Cyber-physical systems (CPS) consist of physical systems tightly integrated with networked cyber devices in applications including energy, transportation, health, and manufacturing. Preventing attacks on CPS while preserving characteristics such as availability, robustness, and safety requires an integrated, scientific approach at the intersection of security, control, and networking. In this talk, I will describe such an approach for two areas of CPS control and security. First, I will consider the problem of selecting a set of leader nodes to steer a networked CPS towards a desired operating point. The choice of leader nodes impacts design metrics such as robustness to environmental and adversarial noise, convergence rate of the dynamics, and controllability. I show that these metrics have a common mathematical structure that enables efficient leader selection with provable optimality, and describe connections to related problems in biological networks. Second, I will consider modeling and design of deception and moving target cyber defenses, which prevent an adversary from gathering information of the targeted system and hence reduce the effectiveness of attacks. I will present a control-theoretic methodology for achieving a desired trade-off between the security of the system and the performance, as measured by service disruptions to real users.

Speaker Bio

Andrew Clark is currently a Ph.D. candidate in the Network Security Lab, Department of Electrical Engineering, at the University of Washington - Seattle.
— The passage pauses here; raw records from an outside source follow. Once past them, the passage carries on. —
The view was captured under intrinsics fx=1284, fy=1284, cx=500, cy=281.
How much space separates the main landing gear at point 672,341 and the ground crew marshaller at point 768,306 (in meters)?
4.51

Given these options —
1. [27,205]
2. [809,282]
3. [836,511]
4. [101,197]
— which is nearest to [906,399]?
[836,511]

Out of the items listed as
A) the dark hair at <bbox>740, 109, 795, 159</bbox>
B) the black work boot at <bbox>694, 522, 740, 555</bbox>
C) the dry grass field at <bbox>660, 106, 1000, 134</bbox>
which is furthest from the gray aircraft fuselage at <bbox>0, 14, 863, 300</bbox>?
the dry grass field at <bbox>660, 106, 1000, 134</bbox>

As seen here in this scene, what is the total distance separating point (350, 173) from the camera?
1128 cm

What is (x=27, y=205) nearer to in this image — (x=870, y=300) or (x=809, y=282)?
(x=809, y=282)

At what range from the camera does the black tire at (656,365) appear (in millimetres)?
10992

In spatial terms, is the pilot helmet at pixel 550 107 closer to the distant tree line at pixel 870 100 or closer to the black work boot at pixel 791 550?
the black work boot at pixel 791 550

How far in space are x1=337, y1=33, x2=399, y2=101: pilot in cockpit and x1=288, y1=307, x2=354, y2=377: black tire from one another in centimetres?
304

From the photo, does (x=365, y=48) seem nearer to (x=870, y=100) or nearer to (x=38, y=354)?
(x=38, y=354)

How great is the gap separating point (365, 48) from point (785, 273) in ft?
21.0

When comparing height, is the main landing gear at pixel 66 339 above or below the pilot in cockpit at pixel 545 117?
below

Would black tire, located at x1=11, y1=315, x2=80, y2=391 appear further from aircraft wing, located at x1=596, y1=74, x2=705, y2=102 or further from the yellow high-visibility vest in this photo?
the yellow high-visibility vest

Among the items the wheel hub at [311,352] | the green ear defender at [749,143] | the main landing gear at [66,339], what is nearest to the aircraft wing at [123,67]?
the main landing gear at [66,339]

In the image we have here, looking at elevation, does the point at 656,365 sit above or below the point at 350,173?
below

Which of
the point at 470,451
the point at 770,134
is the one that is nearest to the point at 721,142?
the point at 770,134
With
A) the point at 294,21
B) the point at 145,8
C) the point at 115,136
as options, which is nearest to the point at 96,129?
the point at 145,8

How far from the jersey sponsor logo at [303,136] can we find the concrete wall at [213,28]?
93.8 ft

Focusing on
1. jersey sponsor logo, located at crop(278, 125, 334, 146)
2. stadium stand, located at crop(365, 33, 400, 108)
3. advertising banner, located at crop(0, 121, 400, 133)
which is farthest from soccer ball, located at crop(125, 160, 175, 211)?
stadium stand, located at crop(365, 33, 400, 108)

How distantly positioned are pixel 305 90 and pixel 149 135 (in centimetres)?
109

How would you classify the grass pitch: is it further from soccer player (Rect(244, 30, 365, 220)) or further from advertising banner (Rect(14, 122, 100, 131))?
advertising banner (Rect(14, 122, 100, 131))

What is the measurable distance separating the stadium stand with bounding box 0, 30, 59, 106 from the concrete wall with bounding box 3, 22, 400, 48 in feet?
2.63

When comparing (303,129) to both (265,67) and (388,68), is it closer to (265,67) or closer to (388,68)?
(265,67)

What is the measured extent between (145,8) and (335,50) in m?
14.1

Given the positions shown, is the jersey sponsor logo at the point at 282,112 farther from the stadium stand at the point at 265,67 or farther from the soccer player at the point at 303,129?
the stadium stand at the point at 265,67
He received the BS degree in Electrical Engineering and the MS degree in Mathematics from the University of Michigan - Ann Arbor in 2007 and 2008, respectively.His research interests include performance and security of cyber-physical systems, modeling and design of adaptive and proactive network defenses, lightweight cryptography, and vulnerability metrics. He was co-author of the IEEE/IFIP William C. Carter award paper (2010) and the WiOpt Best Paper (2012), and was a finalist for the IEEE CDC 2012 Best Student Paper Award. He holds a patent on privacy-preserving constant-time identification in RFID systems.